(Records from a dataset)
-----

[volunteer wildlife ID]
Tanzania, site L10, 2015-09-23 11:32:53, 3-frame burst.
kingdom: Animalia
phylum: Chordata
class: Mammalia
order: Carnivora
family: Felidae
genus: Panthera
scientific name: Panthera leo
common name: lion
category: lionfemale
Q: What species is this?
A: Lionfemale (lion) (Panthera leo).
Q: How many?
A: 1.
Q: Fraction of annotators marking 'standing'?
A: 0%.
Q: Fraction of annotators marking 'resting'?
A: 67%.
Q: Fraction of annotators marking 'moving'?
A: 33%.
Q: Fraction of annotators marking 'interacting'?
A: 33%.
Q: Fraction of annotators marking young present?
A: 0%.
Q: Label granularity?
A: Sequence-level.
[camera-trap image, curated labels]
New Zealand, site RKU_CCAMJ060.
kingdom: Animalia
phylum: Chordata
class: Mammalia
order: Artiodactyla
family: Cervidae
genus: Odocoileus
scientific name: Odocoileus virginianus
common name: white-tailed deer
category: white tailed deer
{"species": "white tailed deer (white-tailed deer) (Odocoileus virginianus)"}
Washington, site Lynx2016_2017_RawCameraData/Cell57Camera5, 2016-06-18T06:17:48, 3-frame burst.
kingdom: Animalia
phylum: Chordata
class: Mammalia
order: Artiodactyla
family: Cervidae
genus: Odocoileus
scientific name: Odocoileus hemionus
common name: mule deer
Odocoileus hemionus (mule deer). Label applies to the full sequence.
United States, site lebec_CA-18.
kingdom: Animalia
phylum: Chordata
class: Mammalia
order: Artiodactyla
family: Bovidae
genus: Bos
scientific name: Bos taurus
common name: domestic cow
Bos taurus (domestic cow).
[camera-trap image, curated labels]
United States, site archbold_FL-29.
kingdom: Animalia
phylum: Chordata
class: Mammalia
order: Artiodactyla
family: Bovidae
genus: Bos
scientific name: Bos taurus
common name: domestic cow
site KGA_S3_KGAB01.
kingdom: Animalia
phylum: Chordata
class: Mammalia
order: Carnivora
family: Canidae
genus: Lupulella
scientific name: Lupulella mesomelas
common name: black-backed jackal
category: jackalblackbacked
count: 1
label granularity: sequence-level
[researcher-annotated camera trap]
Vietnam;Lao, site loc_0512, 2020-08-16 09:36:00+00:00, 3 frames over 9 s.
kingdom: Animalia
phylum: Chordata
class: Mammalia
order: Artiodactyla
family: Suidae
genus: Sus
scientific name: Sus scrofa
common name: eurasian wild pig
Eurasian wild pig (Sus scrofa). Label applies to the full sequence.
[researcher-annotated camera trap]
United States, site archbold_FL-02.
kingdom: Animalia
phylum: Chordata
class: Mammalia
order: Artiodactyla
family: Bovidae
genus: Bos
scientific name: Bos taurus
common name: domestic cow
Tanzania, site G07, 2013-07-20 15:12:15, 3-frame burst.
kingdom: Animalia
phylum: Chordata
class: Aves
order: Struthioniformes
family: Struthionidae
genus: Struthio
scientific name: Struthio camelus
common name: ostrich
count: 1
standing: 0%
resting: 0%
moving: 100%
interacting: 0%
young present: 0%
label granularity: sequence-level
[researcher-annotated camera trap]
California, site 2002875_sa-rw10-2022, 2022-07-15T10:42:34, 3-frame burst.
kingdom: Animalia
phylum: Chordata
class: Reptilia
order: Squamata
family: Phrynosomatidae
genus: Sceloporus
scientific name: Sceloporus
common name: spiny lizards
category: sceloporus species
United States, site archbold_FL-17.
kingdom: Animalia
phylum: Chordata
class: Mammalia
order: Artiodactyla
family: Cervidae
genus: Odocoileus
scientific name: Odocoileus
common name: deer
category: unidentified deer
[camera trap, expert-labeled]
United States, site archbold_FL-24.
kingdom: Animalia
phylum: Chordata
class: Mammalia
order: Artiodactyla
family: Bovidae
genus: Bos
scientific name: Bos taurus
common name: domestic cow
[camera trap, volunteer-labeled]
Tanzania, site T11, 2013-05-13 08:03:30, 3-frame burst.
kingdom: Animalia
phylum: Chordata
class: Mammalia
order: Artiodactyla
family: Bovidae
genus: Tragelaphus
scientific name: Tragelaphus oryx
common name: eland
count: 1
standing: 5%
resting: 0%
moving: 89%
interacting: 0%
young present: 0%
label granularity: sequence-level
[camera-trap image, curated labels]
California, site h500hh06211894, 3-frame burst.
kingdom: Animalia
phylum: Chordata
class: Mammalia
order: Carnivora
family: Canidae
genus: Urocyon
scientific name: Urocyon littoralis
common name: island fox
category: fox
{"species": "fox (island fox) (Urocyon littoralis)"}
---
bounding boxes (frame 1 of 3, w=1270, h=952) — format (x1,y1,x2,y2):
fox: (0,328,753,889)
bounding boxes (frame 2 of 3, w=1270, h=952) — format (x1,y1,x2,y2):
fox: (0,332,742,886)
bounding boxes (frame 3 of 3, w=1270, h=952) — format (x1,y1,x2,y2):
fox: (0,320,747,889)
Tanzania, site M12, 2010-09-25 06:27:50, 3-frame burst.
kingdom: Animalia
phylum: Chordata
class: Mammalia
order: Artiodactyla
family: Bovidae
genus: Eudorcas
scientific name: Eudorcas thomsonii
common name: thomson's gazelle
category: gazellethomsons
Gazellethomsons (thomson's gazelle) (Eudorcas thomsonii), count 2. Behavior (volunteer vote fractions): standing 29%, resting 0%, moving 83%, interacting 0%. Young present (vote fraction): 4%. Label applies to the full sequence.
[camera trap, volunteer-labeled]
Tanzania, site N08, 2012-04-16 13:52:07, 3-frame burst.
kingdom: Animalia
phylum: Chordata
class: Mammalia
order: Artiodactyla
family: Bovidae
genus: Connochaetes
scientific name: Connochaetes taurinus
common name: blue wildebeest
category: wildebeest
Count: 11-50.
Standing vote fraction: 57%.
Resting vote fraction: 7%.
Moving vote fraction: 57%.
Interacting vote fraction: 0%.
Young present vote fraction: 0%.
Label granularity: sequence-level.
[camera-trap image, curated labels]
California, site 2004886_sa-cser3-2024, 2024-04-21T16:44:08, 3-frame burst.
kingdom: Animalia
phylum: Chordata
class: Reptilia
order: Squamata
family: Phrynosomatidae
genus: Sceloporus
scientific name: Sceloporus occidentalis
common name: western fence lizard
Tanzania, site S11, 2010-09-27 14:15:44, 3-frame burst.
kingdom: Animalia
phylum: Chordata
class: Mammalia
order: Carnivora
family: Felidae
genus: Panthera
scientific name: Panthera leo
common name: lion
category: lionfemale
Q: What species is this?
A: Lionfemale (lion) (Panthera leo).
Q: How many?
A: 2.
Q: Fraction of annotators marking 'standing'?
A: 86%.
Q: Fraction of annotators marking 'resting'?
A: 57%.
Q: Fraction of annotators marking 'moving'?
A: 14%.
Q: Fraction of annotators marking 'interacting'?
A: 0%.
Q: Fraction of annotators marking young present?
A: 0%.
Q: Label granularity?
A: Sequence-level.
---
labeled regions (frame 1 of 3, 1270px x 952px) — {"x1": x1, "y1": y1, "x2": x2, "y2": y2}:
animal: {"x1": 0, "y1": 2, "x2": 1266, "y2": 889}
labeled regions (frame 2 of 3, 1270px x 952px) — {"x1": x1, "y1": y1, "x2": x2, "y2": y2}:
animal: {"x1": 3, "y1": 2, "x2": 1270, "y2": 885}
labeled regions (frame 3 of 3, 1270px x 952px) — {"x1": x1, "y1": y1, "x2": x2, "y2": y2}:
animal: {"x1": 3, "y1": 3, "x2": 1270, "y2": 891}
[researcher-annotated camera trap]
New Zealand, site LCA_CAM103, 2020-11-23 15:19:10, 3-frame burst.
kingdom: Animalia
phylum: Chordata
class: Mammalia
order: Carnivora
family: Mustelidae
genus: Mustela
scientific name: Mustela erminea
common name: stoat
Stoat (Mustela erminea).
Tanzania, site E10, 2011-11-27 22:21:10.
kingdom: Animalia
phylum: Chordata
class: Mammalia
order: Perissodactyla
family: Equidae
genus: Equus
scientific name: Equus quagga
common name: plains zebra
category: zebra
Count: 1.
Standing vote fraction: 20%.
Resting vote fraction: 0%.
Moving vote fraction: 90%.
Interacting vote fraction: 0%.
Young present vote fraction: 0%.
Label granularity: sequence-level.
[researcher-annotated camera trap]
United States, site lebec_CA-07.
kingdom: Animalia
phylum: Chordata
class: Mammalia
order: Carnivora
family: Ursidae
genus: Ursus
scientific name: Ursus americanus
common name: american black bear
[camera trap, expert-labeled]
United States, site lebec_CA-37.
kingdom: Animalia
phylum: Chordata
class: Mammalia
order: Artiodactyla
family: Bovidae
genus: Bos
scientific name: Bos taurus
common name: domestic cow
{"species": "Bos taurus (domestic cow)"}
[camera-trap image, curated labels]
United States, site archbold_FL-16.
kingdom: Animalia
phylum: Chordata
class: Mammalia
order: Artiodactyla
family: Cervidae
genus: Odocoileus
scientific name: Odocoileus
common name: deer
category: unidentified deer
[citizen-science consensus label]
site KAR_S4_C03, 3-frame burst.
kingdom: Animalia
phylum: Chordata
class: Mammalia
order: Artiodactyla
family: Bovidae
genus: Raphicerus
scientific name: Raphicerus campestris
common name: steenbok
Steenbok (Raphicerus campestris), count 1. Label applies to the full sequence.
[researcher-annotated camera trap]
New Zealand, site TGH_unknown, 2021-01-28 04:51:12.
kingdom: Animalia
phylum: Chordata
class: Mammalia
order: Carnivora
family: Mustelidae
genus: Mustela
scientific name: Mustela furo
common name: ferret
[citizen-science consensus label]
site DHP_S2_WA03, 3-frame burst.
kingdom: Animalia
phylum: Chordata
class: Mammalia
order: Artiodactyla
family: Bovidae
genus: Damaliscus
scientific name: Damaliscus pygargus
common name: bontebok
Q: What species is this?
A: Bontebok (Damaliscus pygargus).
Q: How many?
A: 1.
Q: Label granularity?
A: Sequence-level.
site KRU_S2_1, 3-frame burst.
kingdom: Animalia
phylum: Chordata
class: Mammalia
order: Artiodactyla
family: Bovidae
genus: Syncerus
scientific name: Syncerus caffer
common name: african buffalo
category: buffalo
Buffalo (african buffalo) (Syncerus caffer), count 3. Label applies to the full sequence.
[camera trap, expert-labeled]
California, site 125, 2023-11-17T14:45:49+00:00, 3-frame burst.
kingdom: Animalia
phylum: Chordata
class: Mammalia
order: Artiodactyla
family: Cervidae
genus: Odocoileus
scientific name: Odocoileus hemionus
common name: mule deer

-----

**Goal of the exercise:**
What you give back should be exactly the lines of the data above from the line with "common name: eurasian wild pig" through the line with "Tanzania, site G07, 2013-07-20", both of those included, and nothing more.

**Task result:**
common name: eurasian wild pig
Eurasian wild pig (Sus scrofa). Label applies to the full sequence.
[researcher-annotated camera trap]
United States, site archbold_FL-02.
kingdom: Animalia
phylum: Chordata
class: Mammalia
order: Artiodactyla
family: Bovidae
genus: Bos
scientific name: Bos taurus
common name: domestic cow
Tanzania, site G07, 2013-07-20 15:12:15, 3-frame burst.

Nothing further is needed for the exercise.